→ The task: Please extend the forum thread "The Power of the SCOTUS VIII" below, starting right after its final post.

→ Source text:
+++
BTW - the last thread title. I am surprised nobody got the Flintstones reference (and the last line of the theme song).
 
Re: The Power of the SCOTUS VIII - I am certiorari we'll be arguing until Thanksgivin

I'll admit that makes it more complex, but I think her involvement of the other people in her office was an inconveniencing in the same way that the couples who were denied licenses were inconvenienced. Also it may give the state grounds to dismiss her: she interfered with another state official's duties.

How it is an inconvenience to tell her staff to break the law? Her instructions go against a federal judge's instructions. Instructions that 5/6 staff would be willing to comply with.

If the staff were right along with her in the objections, that would be one thing. But it sure sounds like she it telling her staff to not make a choice but just follow her.

I just don't see that as being remotely heroic. Or being a leader of a protest movement. That's more being a dictator of "follow just because" kind of rule.

The other thing I would be interested in is her oath of office. Did she say she would protect and defend the Constitution?
 
Re: The Power of the SCOTUS VIII - I am certiorari we'll be arguing until Thanksgivin

The other thing I would be interested in is her oath of office. Did she say she would protect and defend the Constitution?

As an elected officer of the state and possibly of the court, I suspect she did, and that is something that has stuck in my craw from the beginning. She is trying to prevent subordinates from their own individual obligations to uphold the law as well. Resigning in protest would have been principled: this is not.
 
Re: The Power of the SCOTUS VIII - I am certiorari we'll be arguing until Thanksgivin

The other thing I would be interested in is her oath of office. Did she say she would protect and defend the Constitution?
The former AG decided not to enforce laws on the books. What he did was in accordance with public opinion - the law be d@mn_d.
 
Re: The Power of the SCOTUS VIII - I am certiorari we'll be arguing until Thanksgivin

Just to be clear. From a broader point, she has every right to stand up for what she believes. Its great that she is standing up for what she believes. It is free speech to do so. She used her job to do that and that at very least is against policy. And that's a problem for her because she personally took the hit. If she wanted to have a job and to have long term effectiveness, she should have used different avenues. She deserved to be fired immediately.
+++
→ Data segment:
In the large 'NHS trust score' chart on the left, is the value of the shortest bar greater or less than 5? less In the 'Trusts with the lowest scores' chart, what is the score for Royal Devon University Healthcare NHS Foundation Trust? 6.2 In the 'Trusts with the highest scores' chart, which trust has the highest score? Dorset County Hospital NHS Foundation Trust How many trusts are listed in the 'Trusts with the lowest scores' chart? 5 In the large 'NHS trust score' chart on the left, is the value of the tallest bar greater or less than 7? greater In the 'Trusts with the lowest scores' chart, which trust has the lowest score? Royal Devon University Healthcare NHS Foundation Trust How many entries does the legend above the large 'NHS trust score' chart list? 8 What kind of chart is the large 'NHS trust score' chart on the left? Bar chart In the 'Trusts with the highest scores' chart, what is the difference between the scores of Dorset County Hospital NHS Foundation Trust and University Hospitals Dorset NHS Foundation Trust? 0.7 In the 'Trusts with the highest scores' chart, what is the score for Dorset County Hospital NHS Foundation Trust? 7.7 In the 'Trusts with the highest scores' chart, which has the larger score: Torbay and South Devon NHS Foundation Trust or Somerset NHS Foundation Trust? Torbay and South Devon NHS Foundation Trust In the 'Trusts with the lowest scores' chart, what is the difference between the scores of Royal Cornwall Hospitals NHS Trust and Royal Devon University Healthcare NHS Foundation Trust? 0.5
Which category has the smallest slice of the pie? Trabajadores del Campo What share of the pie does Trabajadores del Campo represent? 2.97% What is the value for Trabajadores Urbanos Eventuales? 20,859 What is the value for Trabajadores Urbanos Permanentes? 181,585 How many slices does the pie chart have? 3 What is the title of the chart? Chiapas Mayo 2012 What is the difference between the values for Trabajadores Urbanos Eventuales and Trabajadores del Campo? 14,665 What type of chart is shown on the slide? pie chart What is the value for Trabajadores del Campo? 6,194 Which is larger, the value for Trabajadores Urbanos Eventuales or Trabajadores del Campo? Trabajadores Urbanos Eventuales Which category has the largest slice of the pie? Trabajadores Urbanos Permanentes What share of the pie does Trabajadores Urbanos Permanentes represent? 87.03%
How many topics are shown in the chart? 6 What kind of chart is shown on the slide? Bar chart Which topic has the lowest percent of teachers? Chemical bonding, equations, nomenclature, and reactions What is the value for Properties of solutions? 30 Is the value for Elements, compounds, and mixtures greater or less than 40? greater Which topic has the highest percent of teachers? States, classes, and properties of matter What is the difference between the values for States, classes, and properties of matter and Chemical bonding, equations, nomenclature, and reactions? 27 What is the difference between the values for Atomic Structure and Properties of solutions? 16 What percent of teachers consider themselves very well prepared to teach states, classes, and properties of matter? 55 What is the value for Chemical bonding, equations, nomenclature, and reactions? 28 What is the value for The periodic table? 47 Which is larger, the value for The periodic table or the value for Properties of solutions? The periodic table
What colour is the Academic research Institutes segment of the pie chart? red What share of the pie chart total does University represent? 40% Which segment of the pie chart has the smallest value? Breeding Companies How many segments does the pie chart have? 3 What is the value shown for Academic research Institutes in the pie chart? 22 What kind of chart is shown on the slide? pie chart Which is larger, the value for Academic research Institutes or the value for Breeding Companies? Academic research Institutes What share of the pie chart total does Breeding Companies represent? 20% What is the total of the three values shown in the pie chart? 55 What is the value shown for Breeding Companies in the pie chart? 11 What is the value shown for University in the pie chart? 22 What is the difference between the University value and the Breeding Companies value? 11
+++
→ Exercise result:
Alfa/Burd maybe you're mainly critical that she continued to do it even though she was told she can't. But that's not on her. That's on the system for taking so long to enforce its own policies. And frankly, the system taking so long to enforce its own rules is probably the only aspect of the whole situation that was problematic.
 
Re: The Power of the SCOTUS VIII - I am certiorari we'll be arguing until Thanksgivin

Alfa/Burd maybe you're mainly critical that she continued to do it even though she was told she can't. But that's not on her. That's on the system for taking so long to enforce its own policies. And frankly, the system taking so long to enforce its own rules is probably the only aspect of the whole situation that was problematic.

I don't know the back story on the lag in enforcement, 5mn. Maybe it should be part of the discussion. I was just viewing it in the context of the SCOTUS decision.
 
Re: The Power of the SCOTUS VIII - I am certiorari we'll be arguing until Thanksgivin

Alfa/Burd maybe you're mainly critical that she continued to do it even though she was told she can't. But that's not on her. That's on the system for taking so long to enforce its own policies. And frankly, the system taking so long to enforce its own rules is probably the only aspect of the whole situation that was problematic.

No, it's not the continuation of it, its the fact that she instructed her subordinates to protest as well, and since 5/6 of them said today that they would comply with the court order, they were not in her camp. Which is to say, she told them to break the law/break a court order.

I see the point about her protesting to her conscience, and using free speech to do that. Even though I do have an issue that a government representative goes against the Constitution. As an elected government representative, who swore an oath- that should be grounds of whatever it's called that she loses her office.

But basically taking other, non willing, people down with her. I do have an extra issue with that. This is where a protest goes from heroic to very much not.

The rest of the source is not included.